To do: From the passage on human diversity below, return word for word the stretch that begins at "This is certainly" and stops after "trebling of infanticide.".

Passage provided:
____
What Price Human Diversity? A feature of today’s world is a trend away from centralization, and toward greater diversity and devolution of control over social institutions. In this new world, which some call postmodernity, more voices are being raised, including voices that once went unheard. And these voices are bringing a surprisingly different range of messages to policy makers and governments. They tell of human values once hidden by dominant ideologies and belief systems. And it must be admitted that these ideologies often included distorting beliefs about the ‘timeless merits’ of the intellectual heritage that liberal educators once tried to transmit. So, on the face of it, this shift seems a promising development. In principle, it could broaden the language games of a liberal education, extending it to include the world views of those positioned by other cultural, social and gendered experiences. Yet, in response to these new voices now raised at local levels, powerful forces beyond the local are still ignoring the messages being sent.
This is certainly true of education in Ontario, where the Ministry has become more remote and overbearing, rather than less so. Even the welcome trend towards devolving more control to schools has been more apparent than real. It has led to new levels of standardization and injustice, and this has happened even in New Zealand which is the place that New Right politicians point to as a model of devolution worth following. In that country, much of the policy talk about giving schools control over their own decision-making has been smoke and mirrors. Worse, New Zealand’s so-called ‘economic miracle’ masked disruptions to social life that have impacted directly on the country’s teaching and learning practices: a 40% increase in poverty; a doubling of youth suicide to the highest levels recorded anywhere in the world; a 40% increase of violence against children; and a trebling of infanticide.
Schools, wherever they are in this new world, are still rather powerless institutions when it comes to effecting change. In the face of intruding discourses from wider social formations, schools are not in a position to do very much at all to change themselves. Much of the problem these days is that education almost everywhere is set firmly within capitalist social relations whose discourses limit the freedom of action that schools need to reform themselves. Seen on so grand a scale, this tight coupling of capitalism with all aspects of social life, is a relatively recent development. The pure, free-market, economic arrangements, so essential to capitalism, were limited in their effects as long as capitalism was kept a little separate from government. As the historian Eric Hobsbawm observes, from the 1930s to the 1970s the intellectual supporters of pure free-market economics were an isolated minority, apart from businessmen, whose perspective on the world always makes it difficult for them to distinguish the best interests of their society from the best interests of their particular firm or industry.
____
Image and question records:
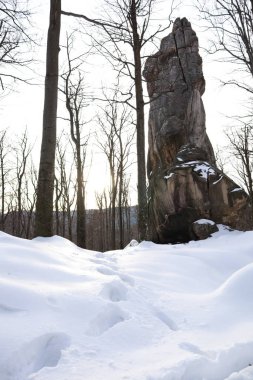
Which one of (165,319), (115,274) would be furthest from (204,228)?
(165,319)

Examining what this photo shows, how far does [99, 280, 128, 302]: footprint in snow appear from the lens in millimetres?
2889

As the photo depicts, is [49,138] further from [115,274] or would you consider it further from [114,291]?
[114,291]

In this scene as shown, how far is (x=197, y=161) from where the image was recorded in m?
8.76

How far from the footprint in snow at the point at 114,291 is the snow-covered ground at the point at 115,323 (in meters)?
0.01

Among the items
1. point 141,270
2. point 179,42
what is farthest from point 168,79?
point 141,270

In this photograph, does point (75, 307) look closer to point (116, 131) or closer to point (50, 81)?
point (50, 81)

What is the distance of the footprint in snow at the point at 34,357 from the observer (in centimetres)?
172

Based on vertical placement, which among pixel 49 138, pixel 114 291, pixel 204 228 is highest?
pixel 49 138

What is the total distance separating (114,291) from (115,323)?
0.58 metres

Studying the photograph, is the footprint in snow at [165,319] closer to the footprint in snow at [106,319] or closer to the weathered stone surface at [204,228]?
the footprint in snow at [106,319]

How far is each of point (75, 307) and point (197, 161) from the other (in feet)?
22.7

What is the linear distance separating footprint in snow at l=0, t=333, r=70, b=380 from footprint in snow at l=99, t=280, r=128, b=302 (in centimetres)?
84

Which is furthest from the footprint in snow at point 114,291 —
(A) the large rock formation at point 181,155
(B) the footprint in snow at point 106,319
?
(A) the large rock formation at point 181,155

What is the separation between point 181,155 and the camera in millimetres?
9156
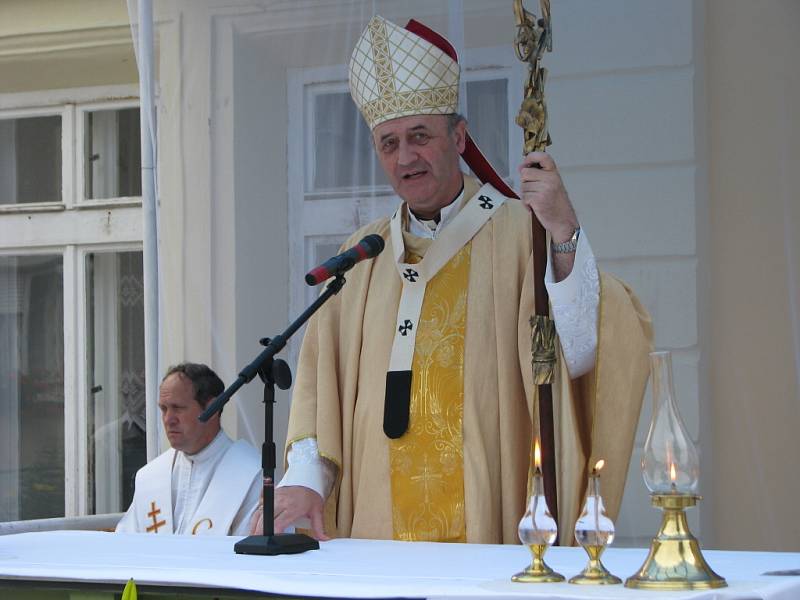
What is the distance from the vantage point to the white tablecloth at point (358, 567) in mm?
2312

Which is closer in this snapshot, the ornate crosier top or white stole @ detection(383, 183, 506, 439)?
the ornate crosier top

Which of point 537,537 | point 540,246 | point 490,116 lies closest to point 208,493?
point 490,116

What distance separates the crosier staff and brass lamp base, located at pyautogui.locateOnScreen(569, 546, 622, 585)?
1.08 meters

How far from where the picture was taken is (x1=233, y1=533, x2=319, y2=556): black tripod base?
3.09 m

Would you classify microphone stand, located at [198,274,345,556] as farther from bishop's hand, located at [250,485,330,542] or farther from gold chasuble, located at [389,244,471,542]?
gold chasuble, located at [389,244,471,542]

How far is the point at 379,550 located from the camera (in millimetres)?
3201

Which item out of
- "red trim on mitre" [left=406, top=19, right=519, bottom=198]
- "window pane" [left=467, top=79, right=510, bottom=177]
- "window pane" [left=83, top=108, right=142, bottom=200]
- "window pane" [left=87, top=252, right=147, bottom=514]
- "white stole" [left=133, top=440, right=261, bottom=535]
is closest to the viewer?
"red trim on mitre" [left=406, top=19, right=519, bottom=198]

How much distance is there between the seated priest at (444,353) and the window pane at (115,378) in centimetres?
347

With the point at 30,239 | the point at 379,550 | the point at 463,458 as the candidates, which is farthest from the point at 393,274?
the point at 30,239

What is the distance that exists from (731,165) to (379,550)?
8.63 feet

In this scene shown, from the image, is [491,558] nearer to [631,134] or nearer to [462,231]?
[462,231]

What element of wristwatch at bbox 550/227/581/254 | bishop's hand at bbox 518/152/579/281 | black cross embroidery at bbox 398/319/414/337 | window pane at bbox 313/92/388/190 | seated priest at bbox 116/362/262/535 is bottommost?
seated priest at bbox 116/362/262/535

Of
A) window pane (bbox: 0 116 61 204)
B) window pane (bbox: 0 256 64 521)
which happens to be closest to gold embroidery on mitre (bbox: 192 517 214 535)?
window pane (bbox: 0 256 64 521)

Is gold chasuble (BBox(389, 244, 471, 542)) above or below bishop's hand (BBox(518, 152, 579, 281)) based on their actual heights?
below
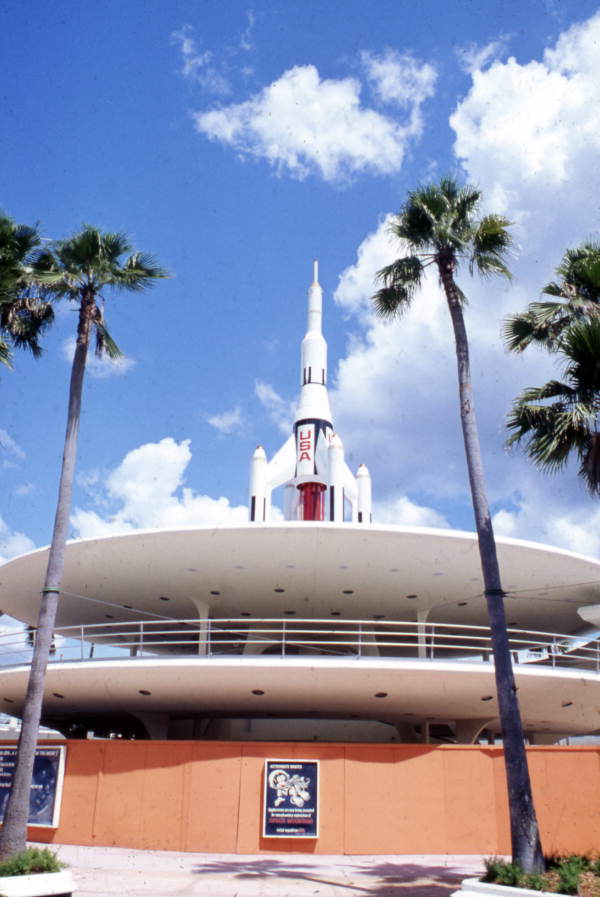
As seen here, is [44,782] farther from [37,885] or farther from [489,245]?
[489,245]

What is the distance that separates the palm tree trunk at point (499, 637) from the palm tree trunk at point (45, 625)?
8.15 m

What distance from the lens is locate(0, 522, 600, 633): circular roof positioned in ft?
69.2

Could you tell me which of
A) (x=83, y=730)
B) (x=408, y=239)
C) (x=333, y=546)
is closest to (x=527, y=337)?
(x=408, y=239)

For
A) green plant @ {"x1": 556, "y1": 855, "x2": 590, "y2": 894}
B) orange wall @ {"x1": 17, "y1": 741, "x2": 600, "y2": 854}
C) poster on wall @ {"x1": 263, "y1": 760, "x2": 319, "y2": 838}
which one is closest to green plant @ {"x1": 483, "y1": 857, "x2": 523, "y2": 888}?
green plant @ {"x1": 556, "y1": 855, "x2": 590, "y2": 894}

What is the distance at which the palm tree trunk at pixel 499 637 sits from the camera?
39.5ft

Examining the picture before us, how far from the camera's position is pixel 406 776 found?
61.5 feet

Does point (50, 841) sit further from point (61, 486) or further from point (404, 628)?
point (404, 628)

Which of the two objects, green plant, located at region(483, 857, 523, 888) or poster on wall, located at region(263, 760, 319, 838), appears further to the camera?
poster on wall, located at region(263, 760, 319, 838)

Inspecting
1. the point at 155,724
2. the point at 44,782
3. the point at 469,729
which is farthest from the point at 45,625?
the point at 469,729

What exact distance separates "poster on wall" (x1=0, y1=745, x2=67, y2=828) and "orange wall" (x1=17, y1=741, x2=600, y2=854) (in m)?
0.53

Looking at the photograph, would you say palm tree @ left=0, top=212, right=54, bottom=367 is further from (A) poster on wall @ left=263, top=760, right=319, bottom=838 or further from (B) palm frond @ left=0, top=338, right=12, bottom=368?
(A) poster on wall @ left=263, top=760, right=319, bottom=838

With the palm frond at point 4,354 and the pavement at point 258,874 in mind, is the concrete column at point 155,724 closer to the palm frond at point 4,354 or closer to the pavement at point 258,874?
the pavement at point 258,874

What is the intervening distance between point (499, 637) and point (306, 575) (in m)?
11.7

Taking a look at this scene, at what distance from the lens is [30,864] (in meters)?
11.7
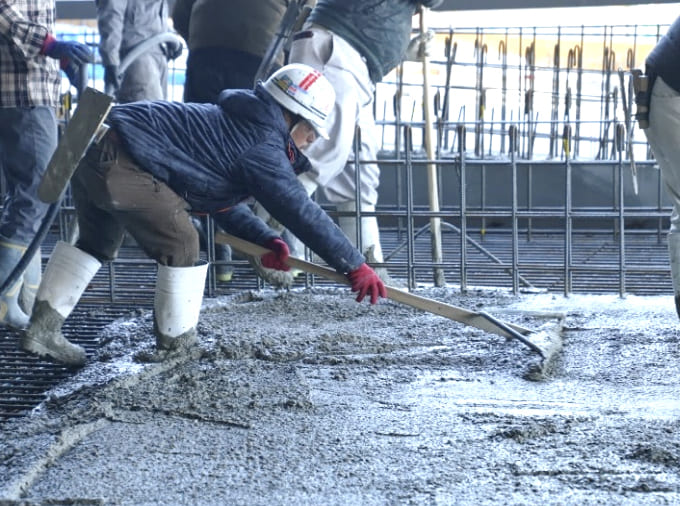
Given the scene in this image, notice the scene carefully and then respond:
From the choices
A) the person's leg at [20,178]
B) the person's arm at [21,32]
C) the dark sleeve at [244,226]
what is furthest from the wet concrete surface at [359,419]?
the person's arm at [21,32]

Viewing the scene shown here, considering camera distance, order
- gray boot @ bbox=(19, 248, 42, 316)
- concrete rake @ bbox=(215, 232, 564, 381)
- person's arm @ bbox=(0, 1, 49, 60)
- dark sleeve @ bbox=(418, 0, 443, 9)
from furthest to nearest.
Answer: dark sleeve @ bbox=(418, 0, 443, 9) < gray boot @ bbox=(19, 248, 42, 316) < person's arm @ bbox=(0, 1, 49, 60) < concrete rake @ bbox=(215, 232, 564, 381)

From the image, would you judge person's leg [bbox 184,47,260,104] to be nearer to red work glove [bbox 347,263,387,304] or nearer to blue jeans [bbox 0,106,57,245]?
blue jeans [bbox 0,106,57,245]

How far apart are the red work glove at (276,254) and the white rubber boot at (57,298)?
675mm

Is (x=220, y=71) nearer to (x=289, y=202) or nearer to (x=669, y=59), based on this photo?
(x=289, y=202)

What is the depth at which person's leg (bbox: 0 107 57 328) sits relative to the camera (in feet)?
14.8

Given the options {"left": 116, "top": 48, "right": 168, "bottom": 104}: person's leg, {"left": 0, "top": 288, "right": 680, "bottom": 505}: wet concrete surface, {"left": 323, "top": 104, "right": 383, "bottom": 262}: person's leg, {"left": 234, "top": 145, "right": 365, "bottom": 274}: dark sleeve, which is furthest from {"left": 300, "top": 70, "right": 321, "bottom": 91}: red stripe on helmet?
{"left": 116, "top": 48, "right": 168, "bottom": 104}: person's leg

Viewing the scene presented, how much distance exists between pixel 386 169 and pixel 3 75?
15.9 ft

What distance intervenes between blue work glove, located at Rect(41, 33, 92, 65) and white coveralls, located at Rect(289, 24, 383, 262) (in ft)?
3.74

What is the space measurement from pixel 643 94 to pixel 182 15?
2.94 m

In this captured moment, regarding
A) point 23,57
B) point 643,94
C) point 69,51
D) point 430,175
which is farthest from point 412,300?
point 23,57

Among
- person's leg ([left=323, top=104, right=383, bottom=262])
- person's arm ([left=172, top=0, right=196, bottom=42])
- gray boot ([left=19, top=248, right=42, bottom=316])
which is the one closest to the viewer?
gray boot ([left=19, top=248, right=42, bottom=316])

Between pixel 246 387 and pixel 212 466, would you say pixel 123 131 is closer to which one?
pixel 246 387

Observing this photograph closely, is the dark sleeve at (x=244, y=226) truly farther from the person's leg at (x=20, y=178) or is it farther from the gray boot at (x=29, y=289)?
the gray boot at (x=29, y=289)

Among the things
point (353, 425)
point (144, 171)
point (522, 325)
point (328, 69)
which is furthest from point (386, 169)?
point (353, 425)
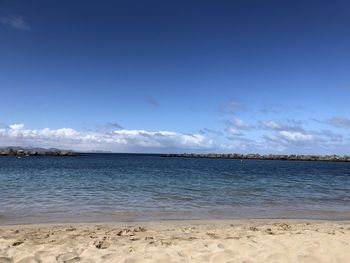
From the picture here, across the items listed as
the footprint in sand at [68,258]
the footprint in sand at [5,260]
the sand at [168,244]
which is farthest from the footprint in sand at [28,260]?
____
Task answer:
This is certainly true of education in Ontario, where the Ministry has become more remote and overbearing, rather than less so. Even the welcome trend towards devolving more control to schools has been more apparent than real. It has led to new levels of standardization and injustice, and this has happened even in New Zealand which is the place that New Right politicians point to as a model of devolution worth following. In that country, much of the policy talk about giving schools control over their own decision-making has been smoke and mirrors. Worse, New Zealand’s so-called ‘economic miracle’ masked disruptions to social life that have impacted directly on the country’s teaching and learning practices: a 40% increase in poverty; a doubling of youth suicide to the highest levels recorded anywhere in the world; a 40% increase of violence against children; and a trebling of infanticide.